No comunicado lido ontem pelo secretário-geral do MLSTP-PSD, Arlindo Barbosa, as duas formações políticas que constituem uma nova maioria e pretendem formar governo com base nos resultados de eleições de 07 de outubro, lamentam que o atual governo "aceite demissões de altos responsáveis da administração pública e das empresas, sem se preocupar com a prestação de contas e o apuramento de responsabilidades civis e criminais".

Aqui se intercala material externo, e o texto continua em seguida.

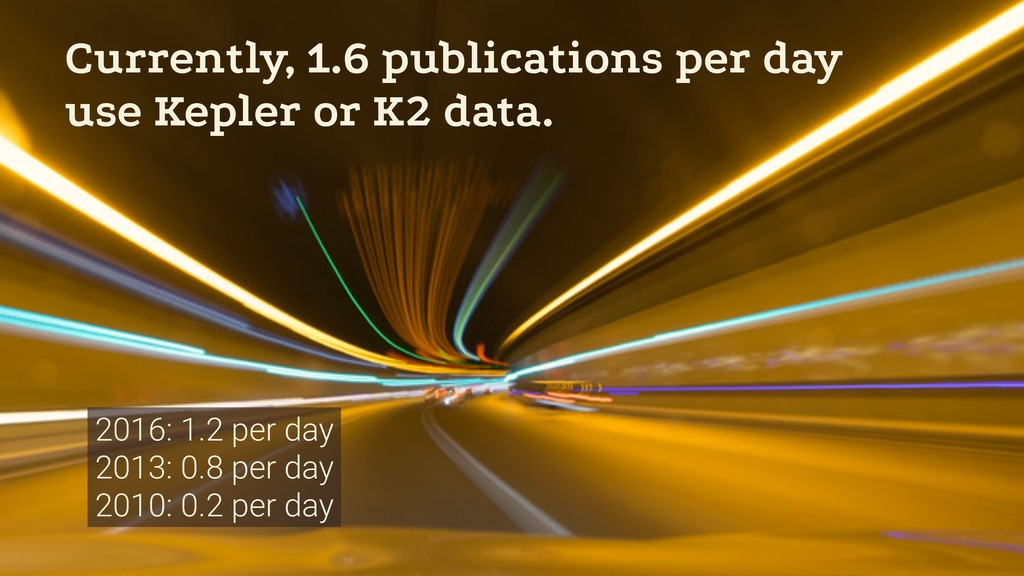 Currently, 1.6 publications per day use Kepler ...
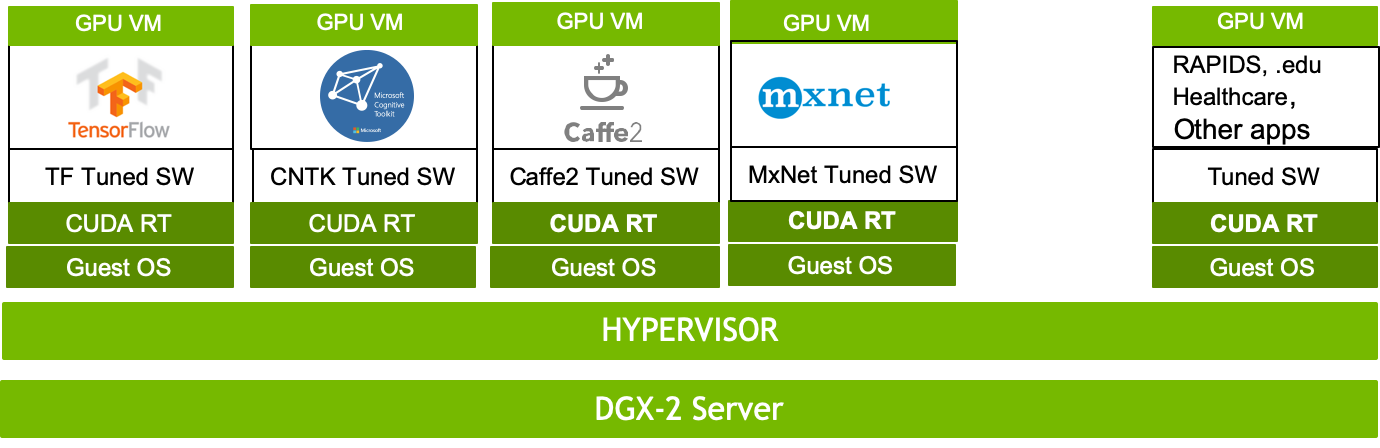 DGX-2 Server Virtualization Leverages NVSwitch for Faster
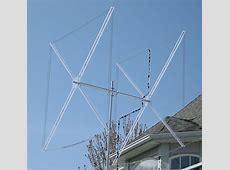Cubical Quad Antenna JavaScript Calculator QRZ Now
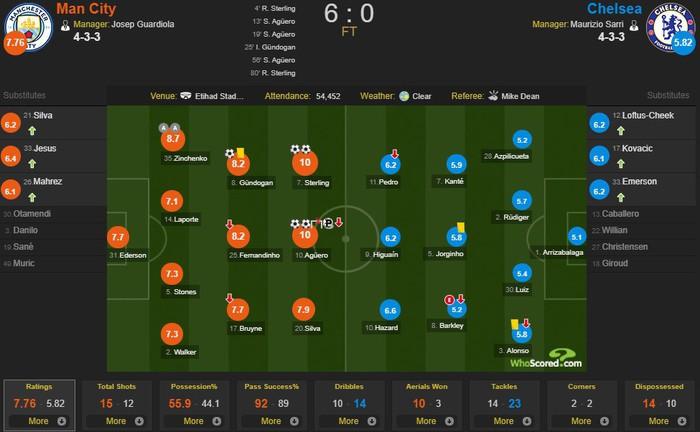 Hủy diệt Chelsea 6 bàn không gỡ, Man City đòi lại ngôi đầu bảng từ tay Liverpool - Ảnh 3.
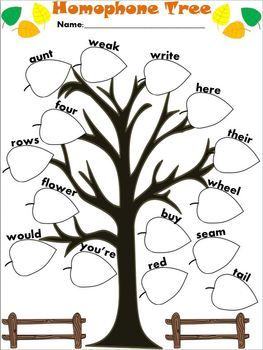 Worksheets Word Wise  With Synonym ,antonym,homophone 222 best images about language arts synonyms antonyms homonyms homophones tree fall autumn themed hands on word sort activity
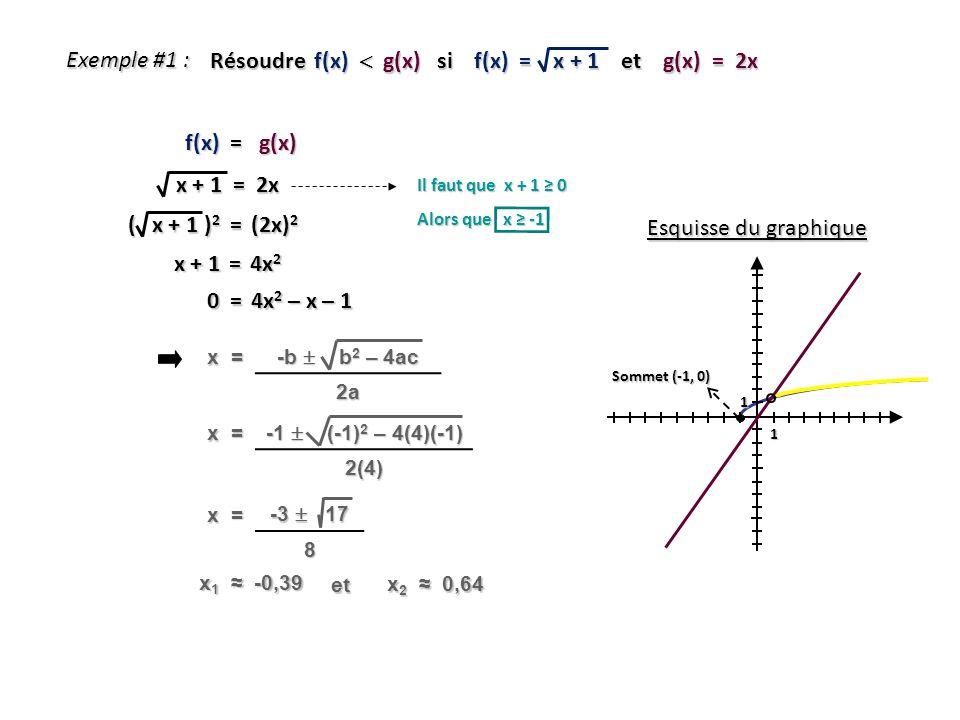 Exemple #1 : Résoudre f(x) g(x) si f(x) = x + 1 et g(x) = 2x x + 1 = 2x x + 1 = 2x Il faut que x + 1 0 Alors que x -1 ( x + 1 ) 2 = (2x) 2 x + 1 = 4x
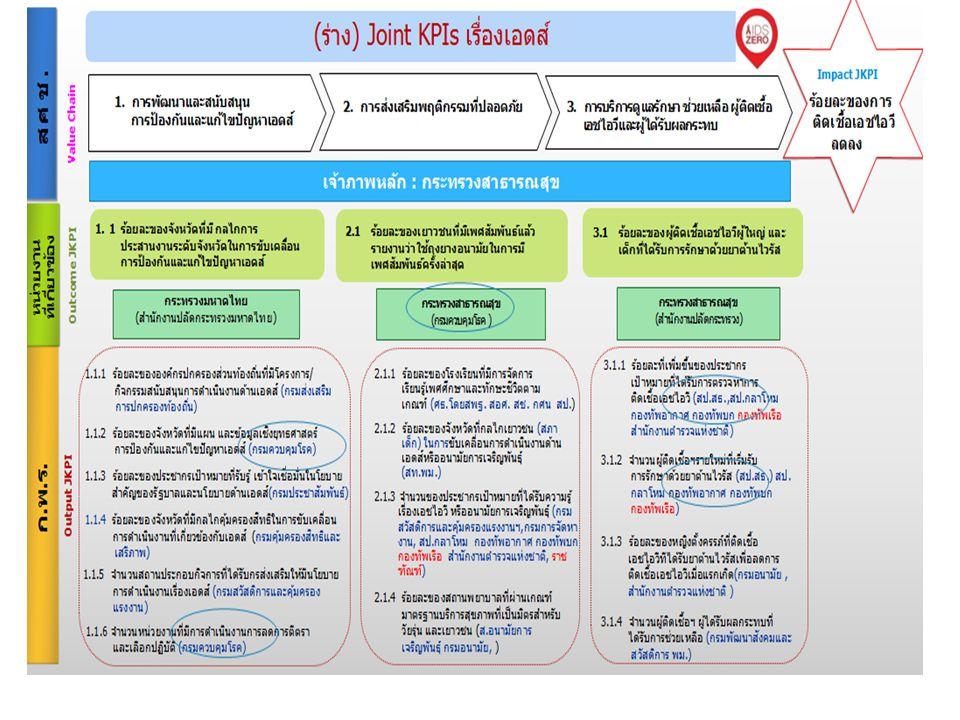 การอภิปราย - Joint KPI เรื่องเอดส์: การพิจารณาตัวชี้วัดความสำเร็จระดับกระทรวงฯ (สป.) กรมควบคุมโรค และก.มหาดไทย (เพิ่มค่าเป้าหมาย) - ความชัดเจนของการติดตาม ประเมินผลงานเอดส์ในระดับ สคร.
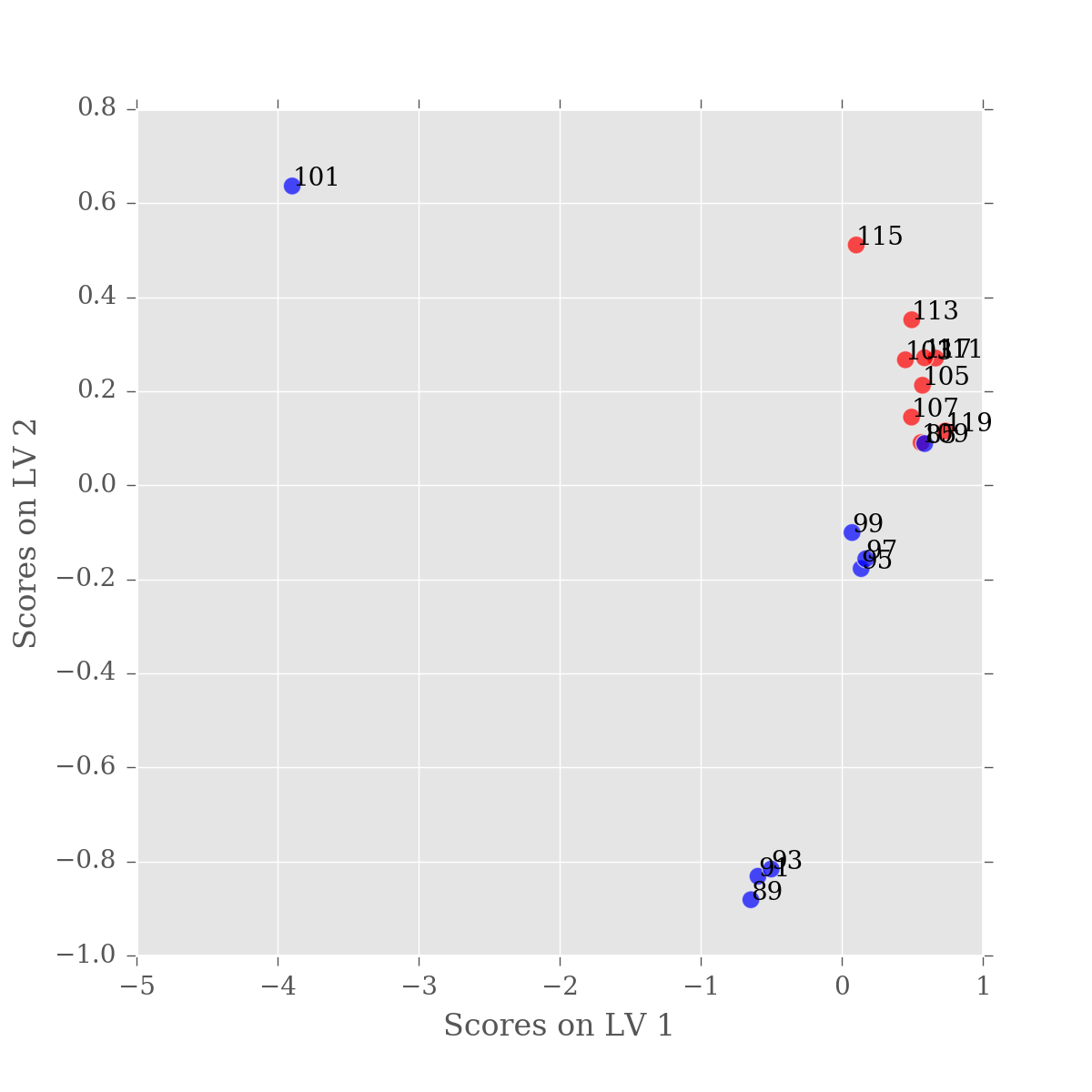 PLS-DA Scores plot for Latent variable 1 vs. Latent variable 2 with sample labels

Fonte partidária indicou à Lusa que o comunicado se refere, em particular, ao diretor-geral da empresa de Água e Eletricidade (Emae), que, de acordo com fonte desta entidade, "abandonou o país há cerca de uma semana e demitiu-se do cargo, a partir de Lisboa".

Um comunicado do Conselho de Ministros, datado de 16 de novembro, por seu lado, confirma que o diretor-geral desta empresa, Mário Lourenço de Sousa, decidiu "colocar o seu cargo à disposição".

Este comunicado enumera a aprovação de diversos diplomas sobre a administração pública, nomeadamente o decreto relativo à concessão de subsídios de férias aos funcionários, a regulamentação da Lei sobre terrenos do Estado e a alteração da carreira diplomática.

Foram também aprovados os decretos que formalizam o quadro do pessoal do Instituto Marítimo e Portuário e do Instituto Nacional de Estradas, o quadro remuneratório do Laboratório de Engenharia Civil e do Instituto Nacional de Meteorologia.

De acordo com a nova maioria, o governo cessante pretende "deixar o país numa situação de caos através de atos e omissões graves, com atrasos no pagamento de salários, não pagamento de dívidas a empresas, de bolsas de estudos" e o "não abastecimento dos hospitais".

"Sem pôr em causa o princípio do respeito pela continuidade do Estado, o governo da nova maioria analisará, com todos os envolvidos e num espírito de boa fé, todos os atos praticados [pelo Governo cessante] e cumprirá apenas aqueles que tenham respeitado o enquadramento legal", acrescentou o dirigente do MLSTP-PSD, Arlindo Barbosa.